Methods: A retrospective analysis was applied to a prospectively collected database of 577 sequential patients who have undergone robot-assisted radical prostatectomy from a single surgeon over a 10-year period. Outcome measures were analyzed with CUSUM, which included a composite complication score, continence rates, length of hospital stay, biochemical recurrence, and need for adjuvant radiation. If any outcomes were out of control, they would cross the CUSUM failure line.
Results: CUSUM chart-plotting for incontinence demonstrated an initial upward slope followed by trending to a new safety limit. Additionally, outcomes in complications and biochemical recurrence did not reach the established safety boundaries. Length of stay and radiation outcomes did initially cross the safety line, but were improved over time.

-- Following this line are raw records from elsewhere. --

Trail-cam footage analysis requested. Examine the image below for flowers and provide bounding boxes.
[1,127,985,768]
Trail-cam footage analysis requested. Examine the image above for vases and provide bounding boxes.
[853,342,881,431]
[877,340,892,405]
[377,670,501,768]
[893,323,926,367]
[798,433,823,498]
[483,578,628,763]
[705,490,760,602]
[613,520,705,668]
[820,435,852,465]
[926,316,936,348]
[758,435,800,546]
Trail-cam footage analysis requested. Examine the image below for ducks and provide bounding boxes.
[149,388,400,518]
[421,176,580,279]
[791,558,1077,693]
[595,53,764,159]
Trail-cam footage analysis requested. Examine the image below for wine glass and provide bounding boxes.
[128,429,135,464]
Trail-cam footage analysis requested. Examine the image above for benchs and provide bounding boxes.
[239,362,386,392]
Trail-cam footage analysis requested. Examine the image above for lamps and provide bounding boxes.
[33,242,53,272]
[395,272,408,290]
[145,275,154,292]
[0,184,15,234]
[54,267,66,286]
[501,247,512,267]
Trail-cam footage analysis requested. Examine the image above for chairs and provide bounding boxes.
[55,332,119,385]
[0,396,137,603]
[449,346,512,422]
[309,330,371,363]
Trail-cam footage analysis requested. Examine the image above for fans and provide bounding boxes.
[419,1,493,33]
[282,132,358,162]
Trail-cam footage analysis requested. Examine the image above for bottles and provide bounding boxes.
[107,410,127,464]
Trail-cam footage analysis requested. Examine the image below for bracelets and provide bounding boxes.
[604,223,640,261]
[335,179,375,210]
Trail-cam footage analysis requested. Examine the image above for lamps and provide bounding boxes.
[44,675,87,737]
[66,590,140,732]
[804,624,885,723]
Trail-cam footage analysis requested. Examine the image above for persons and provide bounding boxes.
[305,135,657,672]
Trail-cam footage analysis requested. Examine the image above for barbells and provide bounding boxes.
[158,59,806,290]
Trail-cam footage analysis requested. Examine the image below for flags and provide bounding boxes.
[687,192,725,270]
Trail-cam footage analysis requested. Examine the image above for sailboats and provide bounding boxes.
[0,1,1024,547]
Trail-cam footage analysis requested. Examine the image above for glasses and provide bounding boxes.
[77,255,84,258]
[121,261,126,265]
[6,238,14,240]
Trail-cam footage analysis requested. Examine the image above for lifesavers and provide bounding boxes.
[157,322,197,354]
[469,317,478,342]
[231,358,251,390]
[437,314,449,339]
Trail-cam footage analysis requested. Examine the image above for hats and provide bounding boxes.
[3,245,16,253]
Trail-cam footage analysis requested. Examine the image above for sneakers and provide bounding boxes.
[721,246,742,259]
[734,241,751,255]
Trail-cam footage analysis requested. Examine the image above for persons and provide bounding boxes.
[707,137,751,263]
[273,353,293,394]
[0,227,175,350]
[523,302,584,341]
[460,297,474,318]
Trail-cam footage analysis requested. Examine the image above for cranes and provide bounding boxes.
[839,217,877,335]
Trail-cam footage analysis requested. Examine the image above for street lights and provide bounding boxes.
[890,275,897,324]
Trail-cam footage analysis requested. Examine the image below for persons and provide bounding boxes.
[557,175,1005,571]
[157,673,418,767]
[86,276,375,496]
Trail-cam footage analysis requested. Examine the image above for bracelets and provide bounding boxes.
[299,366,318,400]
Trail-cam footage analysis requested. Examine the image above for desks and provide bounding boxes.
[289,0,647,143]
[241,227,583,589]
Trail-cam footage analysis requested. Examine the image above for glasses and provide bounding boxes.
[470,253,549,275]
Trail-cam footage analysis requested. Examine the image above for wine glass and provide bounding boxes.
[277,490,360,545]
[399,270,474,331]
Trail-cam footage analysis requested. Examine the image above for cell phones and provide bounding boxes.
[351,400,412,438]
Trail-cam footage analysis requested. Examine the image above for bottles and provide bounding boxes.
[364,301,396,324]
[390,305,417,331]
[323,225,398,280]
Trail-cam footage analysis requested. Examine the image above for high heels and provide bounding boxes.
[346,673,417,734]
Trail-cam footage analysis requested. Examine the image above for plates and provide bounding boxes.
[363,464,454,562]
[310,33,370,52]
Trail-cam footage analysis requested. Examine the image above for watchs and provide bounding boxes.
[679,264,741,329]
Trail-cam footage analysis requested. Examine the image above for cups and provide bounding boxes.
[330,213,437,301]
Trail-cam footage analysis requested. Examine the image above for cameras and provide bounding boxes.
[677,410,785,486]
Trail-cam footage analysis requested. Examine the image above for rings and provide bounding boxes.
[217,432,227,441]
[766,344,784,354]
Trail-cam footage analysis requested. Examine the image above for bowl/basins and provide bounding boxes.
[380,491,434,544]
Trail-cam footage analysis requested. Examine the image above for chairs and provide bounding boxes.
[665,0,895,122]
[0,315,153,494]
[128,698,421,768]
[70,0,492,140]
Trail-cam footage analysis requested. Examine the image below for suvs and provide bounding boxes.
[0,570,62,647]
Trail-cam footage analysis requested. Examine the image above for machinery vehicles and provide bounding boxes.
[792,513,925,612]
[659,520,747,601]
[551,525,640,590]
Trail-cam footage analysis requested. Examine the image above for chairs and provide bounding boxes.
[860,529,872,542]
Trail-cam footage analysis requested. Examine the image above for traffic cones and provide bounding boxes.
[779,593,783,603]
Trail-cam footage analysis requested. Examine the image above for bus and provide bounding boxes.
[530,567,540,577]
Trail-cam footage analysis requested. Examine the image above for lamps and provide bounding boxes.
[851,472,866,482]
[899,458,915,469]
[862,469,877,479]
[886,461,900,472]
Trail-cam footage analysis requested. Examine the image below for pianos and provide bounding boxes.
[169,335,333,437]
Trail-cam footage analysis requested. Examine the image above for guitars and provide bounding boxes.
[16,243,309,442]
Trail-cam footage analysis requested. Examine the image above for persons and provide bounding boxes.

Conclusions: The use of CUSUM in clinical practice can fulfill the need for quality assurance. CUSUM plotting in our practice reflected the initial learning curve, followed by ongoing maintenance and improvement in performance. These changes were consistent with the implementation of changes in surgical techniques. Although this tool was used retrospectively, this strengthens our argument to implement the tool prospectively and assess real-time refinement of surgeon skill. We have demonstrated that CUSUM can be appropriately used to assure quality control in a surgical practice.